MSc Bioinformatics and Systems Biology

Computational methods are increasingly used in all areas of biology in order to better understand complex living systems and develop models that generate testable predictions. This unit introduces a range of computational techniques, including differential equations, machine learning, network and constraint-based analysis, which are used for a wide range of biomedical and biotechnological applications, from understanding how intracellular signalling pathways are disrupted in diseases to redesigning organisms by metabolic engineering.

This unit aims to introduce students to a wide range of computational methods and tools required to carry out interdisciplinary research in the biological sciences.

The unit will start with an introduction to the Python programming language. Students will be introduced to the Jupyter Notebook system, a widely used online application allowing the development of code for data analysis and numerical simulation.  

The core of the unit will be structured along four main sections, each covering a particular set of techniques and applications:

Section 1: Dimensionality reduction and clustering

• Dimensionality reduction: Principal Component Analysis (PCA) and interactive plotting with applications to visualising single-cell expression data.
• Clustering: hierarchical k-means and mixture model clustering.
• Non-linear dimensionality reduction methods: GPLVM and t-SNE for non-linear dimensionality reduction and visualisation of single-cell data.

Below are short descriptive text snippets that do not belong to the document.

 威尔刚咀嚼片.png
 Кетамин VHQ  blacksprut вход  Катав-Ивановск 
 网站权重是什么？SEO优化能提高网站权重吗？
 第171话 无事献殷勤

Section 2: Models of large cellular systems

• Network reconstruction and analysis: protein-protein interaction networks, metrics for network analysis, integration of high-throughput biological data.
• Logical modelling: Boolean models, logical steady state analysis, applications to cancer systems.
• Constraint-based modelling of metabolic networks.

Section 3: Dynamic models

• Introduction to differential equations-based modelling.
• Modelling gene regulatory pathways: gene transcription and cellular signalling pathways.

Section 4: Next-generation sequencing  

• Next-generation sequencing I: from laboratory experiments to computational analysis.
• Next-generation sequencing II: RNA-seq workflow. 

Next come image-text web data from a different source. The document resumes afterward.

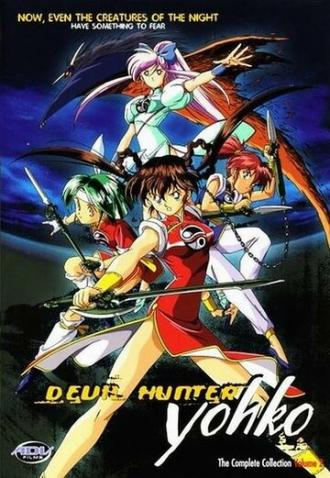Devil Hunter Yohko (tv-series 1990)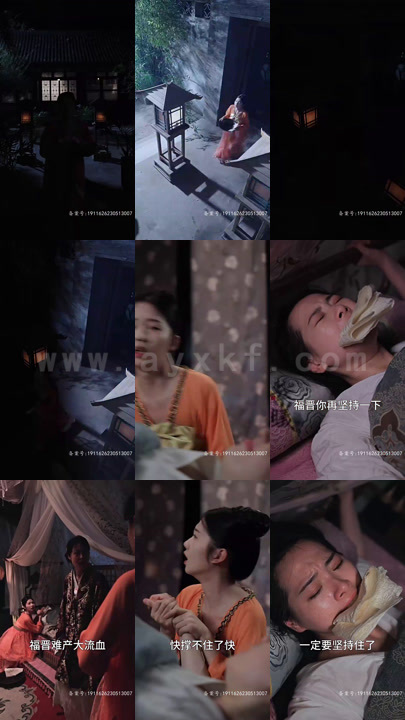 17-弃妃无罪王爷不要虐-80集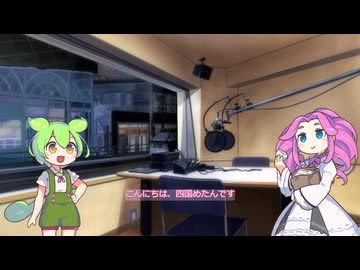 ずんだもんと四国めたん - ニコニコ動画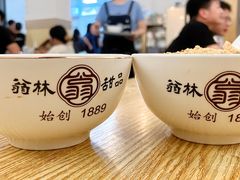 -翁林甜品
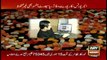 Sar-e-Aam | Iqrar Ul Hassan | ARYNews | 12 February 2021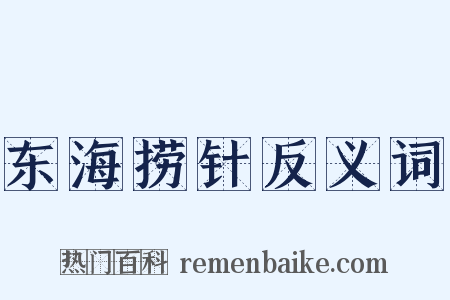 东海捞针反义词是什么意思的图片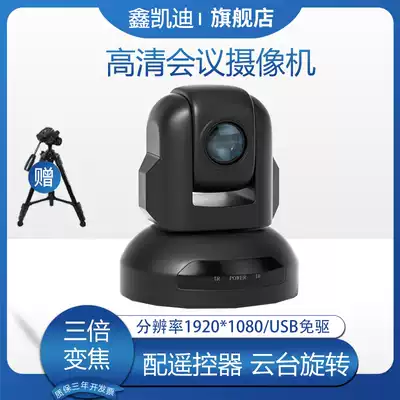 Remote 1080P HD video conferencing camera 3 times optical zoom USB wide-angle conference camera conference system terminal software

The unit will be delivered as a succession of lectures (1 hour) and practical sessions (2 hours), where each lecture will introduce the theory behind a method/tool, and students will apply the method/tool to solve a particular biological problem in the practical.

Students will be assessed by completing four written assessments, one for each of the main sections of the unit. These assessments will consist of a series of short questions and mini-project reports, some of which will require some computer code to be written. 

Students should:

• Understand essential mathematical concepts required for biological research.  
• Understand and apply differential equations modelling of intracellular systems.
• Understand and apply constraint-based modelling of metabolic systems.
• Understand and apply network analysis and logical modelling of molecular systems.
• Understand and apply data analysis and machine learning methods.  
• Understand the applications and limitations of different modelling techniques and tools.
• Understand and use RNA-sequencing data analysis methods. 

Students should: 

• Develop problem-solving skills.
• Construct models and design experiments to test biological hypotheses.

Students should: 

• Use the Python language and develop models using the Jupyter Notebook system.
• Construct models of signalling, regulatory and metabolic systems.
• Infer computational models from biological data.

Students should: 

• Develop computational skills.
• Develop report writing skills.
• Learn to communicate computational results.

Four online modules worth 25% each

Verbal feedback will be communicated during the practical sessions.

Written feedback will be communicated through annotated comments for each online assessment and report submission.

Specific material will be provided with each lecture.